EXCERPTED TEXT.
————

This report will not describe object modeling further. For an introduction
to object modeling in general, the reader is referred to the above mentioned
sources.
Although the UML supports full object oriented systems design, we have mainly
used its static, data structuring parts in this project. Thus most classes
described so far do not yet contain methods. To define how to access data,
methods need to be provided as well, and most likely also new classes
representing factory objects that are able to create instances of the "data
classes" which are results of queries.
Object Model
The model is drawn with RationalRose. We are still doing minor
modifications to the model and working on the documentation, but
meanwhile you can have a look at our latest version:
Class documentation is extracted from the RationalRose *.mdl file and converted to html format.
Guidelines
Naming
- Classes have capitalized names (e.g. Book). For composite terms, each
word of the term is capitalized (e.g. JournalArticle).
- Attributes, methods, associations and roles have lowercase names (e.g. id).
For composite terms, the first word is in lower case and the following words
are capitalized (e.g. scientificName).

————

DATASET RECORDS.
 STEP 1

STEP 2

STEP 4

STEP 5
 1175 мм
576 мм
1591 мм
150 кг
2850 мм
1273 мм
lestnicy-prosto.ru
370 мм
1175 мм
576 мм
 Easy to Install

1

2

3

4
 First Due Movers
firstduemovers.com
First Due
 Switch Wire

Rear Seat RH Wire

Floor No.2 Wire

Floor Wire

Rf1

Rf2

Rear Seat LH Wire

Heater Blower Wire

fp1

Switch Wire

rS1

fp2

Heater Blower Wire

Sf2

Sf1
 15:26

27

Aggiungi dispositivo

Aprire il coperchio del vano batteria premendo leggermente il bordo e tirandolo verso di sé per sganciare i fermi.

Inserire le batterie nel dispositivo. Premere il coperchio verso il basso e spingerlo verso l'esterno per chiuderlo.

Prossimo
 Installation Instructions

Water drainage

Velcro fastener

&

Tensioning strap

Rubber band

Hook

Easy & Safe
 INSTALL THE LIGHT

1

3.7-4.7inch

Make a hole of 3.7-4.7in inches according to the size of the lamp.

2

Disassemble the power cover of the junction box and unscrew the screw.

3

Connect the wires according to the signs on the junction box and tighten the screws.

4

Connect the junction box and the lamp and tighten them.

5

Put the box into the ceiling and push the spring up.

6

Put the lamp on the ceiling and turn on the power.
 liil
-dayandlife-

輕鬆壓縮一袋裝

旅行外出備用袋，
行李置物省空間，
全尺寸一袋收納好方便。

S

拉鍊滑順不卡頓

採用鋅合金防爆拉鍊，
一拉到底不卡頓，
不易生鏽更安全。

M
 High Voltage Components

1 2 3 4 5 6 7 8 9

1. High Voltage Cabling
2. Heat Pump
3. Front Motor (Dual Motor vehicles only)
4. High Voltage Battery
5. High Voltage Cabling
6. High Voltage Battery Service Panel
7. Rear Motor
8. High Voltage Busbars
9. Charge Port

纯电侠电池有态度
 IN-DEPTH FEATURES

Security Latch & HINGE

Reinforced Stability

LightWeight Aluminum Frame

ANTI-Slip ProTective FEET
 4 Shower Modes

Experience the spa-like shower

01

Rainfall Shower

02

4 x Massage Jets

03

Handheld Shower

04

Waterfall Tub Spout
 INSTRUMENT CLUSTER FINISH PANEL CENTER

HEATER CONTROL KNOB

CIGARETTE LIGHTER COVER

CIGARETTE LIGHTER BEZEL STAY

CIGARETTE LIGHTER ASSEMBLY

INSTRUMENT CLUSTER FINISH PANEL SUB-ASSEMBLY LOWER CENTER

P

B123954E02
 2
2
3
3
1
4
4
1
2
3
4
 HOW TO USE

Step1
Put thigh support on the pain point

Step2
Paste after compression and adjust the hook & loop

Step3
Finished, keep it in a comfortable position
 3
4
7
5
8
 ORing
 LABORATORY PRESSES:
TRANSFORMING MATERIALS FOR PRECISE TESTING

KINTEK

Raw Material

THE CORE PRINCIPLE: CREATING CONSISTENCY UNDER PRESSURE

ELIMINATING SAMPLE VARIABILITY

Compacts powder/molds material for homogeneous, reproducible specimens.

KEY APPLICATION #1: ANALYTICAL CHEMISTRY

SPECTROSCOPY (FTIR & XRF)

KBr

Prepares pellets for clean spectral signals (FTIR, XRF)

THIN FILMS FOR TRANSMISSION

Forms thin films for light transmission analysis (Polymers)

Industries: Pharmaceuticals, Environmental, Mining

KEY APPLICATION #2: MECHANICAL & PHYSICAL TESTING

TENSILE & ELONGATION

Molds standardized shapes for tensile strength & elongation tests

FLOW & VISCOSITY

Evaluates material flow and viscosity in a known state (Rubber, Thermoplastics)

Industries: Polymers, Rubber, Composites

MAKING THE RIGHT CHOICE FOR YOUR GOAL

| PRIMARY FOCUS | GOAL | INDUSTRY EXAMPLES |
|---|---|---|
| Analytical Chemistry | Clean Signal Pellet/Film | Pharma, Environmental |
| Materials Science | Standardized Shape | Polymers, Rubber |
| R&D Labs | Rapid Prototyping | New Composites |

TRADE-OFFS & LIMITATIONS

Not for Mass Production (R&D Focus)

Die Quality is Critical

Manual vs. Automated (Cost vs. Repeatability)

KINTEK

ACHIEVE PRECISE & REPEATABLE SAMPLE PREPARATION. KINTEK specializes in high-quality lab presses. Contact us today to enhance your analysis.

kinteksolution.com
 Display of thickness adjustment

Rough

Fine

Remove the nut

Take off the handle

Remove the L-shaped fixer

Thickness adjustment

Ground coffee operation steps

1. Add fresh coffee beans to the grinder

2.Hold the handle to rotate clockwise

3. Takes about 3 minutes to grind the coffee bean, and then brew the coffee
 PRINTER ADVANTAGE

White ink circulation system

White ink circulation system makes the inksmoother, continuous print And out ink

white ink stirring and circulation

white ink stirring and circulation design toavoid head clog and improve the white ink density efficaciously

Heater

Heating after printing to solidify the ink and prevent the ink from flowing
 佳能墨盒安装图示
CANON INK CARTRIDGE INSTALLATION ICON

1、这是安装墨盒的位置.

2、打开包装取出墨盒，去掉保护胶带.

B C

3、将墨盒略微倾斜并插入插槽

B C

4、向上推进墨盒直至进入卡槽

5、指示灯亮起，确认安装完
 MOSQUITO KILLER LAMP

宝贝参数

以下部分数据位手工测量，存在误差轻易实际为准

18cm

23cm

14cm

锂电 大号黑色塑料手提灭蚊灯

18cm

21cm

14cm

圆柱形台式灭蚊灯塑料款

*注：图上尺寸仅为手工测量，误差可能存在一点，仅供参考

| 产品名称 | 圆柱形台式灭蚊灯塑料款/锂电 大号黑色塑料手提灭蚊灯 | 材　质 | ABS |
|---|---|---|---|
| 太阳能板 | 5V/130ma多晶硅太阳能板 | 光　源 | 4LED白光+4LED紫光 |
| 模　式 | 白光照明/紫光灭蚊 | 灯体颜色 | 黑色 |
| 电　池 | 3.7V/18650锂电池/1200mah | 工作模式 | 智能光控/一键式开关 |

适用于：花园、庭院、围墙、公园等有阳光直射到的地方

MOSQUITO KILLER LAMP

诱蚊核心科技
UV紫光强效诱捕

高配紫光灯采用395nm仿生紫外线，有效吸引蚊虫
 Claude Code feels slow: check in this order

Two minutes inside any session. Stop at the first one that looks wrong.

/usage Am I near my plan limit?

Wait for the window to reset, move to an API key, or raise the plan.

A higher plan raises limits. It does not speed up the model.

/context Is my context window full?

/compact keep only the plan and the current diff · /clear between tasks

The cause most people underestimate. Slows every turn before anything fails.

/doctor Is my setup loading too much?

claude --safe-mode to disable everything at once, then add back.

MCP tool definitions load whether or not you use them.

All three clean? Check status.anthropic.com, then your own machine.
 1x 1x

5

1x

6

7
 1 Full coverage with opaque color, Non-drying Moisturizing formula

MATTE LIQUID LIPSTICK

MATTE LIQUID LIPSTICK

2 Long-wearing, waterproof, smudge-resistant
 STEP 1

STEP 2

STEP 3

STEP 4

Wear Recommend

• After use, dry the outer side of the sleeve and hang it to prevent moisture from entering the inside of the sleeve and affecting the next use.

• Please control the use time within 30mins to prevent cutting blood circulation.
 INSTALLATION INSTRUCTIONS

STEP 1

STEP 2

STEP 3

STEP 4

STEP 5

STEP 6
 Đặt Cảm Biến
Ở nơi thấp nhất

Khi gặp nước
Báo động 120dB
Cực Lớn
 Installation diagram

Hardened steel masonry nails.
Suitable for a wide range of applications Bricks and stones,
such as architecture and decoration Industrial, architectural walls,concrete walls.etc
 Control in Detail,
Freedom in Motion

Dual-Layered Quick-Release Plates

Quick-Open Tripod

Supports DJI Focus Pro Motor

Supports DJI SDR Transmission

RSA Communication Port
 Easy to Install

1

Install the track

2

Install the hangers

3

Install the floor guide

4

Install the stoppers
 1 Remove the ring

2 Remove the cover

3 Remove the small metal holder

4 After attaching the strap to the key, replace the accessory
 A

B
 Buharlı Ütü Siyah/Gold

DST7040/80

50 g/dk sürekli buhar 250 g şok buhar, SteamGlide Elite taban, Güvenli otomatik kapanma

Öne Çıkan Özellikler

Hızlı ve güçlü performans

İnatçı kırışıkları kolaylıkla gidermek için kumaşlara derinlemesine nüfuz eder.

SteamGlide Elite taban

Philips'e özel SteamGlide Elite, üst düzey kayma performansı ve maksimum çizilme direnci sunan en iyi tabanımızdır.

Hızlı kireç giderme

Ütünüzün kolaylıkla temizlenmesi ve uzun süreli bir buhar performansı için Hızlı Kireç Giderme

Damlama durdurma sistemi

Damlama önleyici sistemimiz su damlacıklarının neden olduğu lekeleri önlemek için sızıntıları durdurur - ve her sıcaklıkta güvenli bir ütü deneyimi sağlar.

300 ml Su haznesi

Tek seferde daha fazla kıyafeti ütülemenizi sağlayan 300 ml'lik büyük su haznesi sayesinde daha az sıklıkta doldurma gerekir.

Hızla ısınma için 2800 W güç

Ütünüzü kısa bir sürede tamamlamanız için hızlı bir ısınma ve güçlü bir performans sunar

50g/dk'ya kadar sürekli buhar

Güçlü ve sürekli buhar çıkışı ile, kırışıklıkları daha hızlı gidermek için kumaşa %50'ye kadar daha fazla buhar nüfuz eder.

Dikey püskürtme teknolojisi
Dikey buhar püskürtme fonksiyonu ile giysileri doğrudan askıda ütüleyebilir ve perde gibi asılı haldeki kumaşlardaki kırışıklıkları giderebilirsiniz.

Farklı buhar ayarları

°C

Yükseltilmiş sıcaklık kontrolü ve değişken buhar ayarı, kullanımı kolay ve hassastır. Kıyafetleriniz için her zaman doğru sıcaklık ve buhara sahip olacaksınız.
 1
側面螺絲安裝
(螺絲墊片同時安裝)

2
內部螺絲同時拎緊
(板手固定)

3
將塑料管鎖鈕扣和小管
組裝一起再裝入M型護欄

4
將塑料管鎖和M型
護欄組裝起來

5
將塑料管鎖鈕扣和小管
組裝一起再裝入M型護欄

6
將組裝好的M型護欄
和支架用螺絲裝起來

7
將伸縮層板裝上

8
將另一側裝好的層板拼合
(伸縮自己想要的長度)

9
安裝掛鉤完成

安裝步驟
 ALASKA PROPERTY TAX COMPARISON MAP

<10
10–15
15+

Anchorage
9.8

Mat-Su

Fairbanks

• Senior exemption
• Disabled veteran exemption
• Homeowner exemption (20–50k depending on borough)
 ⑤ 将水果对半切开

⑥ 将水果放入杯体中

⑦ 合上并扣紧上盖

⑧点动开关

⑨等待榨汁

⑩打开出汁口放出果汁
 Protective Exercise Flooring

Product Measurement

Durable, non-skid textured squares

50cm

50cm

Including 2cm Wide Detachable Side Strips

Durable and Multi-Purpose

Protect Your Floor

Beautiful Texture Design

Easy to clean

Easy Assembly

————

INSTRUCTIONS FOR THE TASK.
Retype, word for word, the part of the object modeling text above that runs from "This report will" to "to html format.".

WRITTEN RESPONSE.
This report will not describe object modeling further. For an introduction
to object modeling in general, the reader is referred to the above mentioned
sources.
Although the UML supports full object oriented systems design, we have mainly
used its static, data structuring parts in this project. Thus most classes
described so far do not yet contain methods. To define how to access data,
methods need to be provided as well, and most likely also new classes
representing factory objects that are able to create instances of the "data
classes" which are results of queries.
Object Model
The model is drawn with RationalRose. We are still doing minor
modifications to the model and working on the documentation, but
meanwhile you can have a look at our latest version:
Class documentation is extracted from the RationalRose *.mdl file and converted to html format.